• TASK DETAILS:
Rewrite the material from the line containing "From what is" through the end, replacing "bush" with "shrub" and leaving everything else unchanged.

• DATA EXCERPTS:
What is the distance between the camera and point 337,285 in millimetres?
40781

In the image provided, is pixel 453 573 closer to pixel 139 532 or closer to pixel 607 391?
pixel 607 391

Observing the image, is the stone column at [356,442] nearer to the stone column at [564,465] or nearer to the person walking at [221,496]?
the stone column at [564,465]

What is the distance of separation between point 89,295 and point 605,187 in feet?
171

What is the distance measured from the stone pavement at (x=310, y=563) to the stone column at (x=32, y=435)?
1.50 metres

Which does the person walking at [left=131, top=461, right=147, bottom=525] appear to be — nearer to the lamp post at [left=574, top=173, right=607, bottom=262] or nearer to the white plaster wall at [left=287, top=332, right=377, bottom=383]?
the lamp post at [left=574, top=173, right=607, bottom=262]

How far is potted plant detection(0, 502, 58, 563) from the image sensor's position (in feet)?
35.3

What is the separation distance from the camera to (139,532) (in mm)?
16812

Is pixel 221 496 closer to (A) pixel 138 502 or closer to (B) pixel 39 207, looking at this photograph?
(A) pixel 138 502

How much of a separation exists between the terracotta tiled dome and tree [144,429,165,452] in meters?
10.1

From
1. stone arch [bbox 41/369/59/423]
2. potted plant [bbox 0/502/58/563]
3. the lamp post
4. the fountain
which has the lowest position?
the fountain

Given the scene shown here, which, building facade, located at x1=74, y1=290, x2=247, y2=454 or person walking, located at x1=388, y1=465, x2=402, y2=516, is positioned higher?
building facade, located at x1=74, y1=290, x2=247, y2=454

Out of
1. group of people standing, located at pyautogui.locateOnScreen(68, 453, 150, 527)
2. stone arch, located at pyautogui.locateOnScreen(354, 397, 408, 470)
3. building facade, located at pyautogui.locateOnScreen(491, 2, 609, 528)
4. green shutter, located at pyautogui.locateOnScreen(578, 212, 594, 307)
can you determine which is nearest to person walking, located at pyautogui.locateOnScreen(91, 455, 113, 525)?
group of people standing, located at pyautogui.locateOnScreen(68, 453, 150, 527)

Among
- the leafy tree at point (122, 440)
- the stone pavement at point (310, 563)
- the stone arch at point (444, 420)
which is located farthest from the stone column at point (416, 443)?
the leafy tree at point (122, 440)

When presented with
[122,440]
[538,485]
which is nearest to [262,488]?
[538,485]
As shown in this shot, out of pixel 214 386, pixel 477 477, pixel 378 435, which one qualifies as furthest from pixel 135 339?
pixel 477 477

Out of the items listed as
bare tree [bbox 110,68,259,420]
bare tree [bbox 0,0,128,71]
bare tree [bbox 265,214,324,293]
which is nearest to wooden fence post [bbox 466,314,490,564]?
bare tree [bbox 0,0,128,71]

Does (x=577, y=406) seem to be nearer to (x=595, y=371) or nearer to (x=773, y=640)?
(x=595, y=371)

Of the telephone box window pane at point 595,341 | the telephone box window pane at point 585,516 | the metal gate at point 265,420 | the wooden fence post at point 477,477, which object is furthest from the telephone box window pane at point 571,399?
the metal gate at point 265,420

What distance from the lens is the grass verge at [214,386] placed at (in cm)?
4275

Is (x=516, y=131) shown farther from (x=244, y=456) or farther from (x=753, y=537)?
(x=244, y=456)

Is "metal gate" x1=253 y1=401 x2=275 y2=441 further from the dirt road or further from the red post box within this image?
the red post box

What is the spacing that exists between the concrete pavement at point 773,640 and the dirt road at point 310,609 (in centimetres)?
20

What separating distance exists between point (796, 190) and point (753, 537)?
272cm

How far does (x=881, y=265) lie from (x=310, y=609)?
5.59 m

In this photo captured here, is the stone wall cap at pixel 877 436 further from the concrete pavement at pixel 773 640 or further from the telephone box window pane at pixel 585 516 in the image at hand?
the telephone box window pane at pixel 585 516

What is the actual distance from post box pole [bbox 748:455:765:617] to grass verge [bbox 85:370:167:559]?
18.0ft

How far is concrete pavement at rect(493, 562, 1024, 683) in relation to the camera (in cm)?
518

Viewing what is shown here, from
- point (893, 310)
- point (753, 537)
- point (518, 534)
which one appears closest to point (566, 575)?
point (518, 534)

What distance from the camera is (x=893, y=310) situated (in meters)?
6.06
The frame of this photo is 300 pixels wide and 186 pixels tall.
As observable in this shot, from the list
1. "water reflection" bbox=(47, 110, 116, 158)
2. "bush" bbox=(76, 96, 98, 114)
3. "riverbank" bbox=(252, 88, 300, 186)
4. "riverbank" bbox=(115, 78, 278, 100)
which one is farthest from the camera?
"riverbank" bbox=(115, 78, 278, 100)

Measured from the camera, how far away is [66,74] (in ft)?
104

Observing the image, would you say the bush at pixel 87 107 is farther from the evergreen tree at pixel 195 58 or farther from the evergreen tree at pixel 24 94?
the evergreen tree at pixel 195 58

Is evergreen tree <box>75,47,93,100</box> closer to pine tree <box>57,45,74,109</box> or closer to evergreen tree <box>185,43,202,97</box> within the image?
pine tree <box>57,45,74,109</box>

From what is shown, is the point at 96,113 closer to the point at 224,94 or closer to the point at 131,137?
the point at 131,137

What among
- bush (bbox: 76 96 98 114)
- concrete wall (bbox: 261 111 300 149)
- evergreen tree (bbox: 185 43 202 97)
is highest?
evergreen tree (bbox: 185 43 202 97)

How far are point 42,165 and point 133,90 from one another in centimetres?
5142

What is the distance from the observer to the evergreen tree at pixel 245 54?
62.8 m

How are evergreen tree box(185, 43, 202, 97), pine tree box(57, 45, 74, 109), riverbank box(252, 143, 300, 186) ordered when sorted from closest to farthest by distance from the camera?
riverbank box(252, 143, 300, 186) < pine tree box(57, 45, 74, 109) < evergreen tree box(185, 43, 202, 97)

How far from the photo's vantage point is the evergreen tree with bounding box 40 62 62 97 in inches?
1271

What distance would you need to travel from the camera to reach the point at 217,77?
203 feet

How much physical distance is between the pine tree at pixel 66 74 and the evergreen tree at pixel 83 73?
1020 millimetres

• ANSWER TO THE PROBLEM:
From what is shown, is the point at 96,113 closer to the point at 224,94 or closer to the point at 131,137?
the point at 131,137

What among
- shrub (bbox: 76 96 98 114)
- concrete wall (bbox: 261 111 300 149)
- evergreen tree (bbox: 185 43 202 97)
is highest?
evergreen tree (bbox: 185 43 202 97)

How far are point 42,165 and point 133,90 from one another in centimetres?
5142

What is the distance from the observer to the evergreen tree at pixel 245 54?
62.8 m

How are evergreen tree box(185, 43, 202, 97), pine tree box(57, 45, 74, 109), riverbank box(252, 143, 300, 186) ordered when sorted from closest to farthest by distance from the camera?
riverbank box(252, 143, 300, 186) < pine tree box(57, 45, 74, 109) < evergreen tree box(185, 43, 202, 97)

How far from the photo's vantage point is the evergreen tree with bounding box 40 62 62 97 in inches?
1271

What distance would you need to travel from the camera to reach the point at 217,77?
203 feet

How much physical distance is between the pine tree at pixel 66 74 and the evergreen tree at pixel 83 73?
1020 millimetres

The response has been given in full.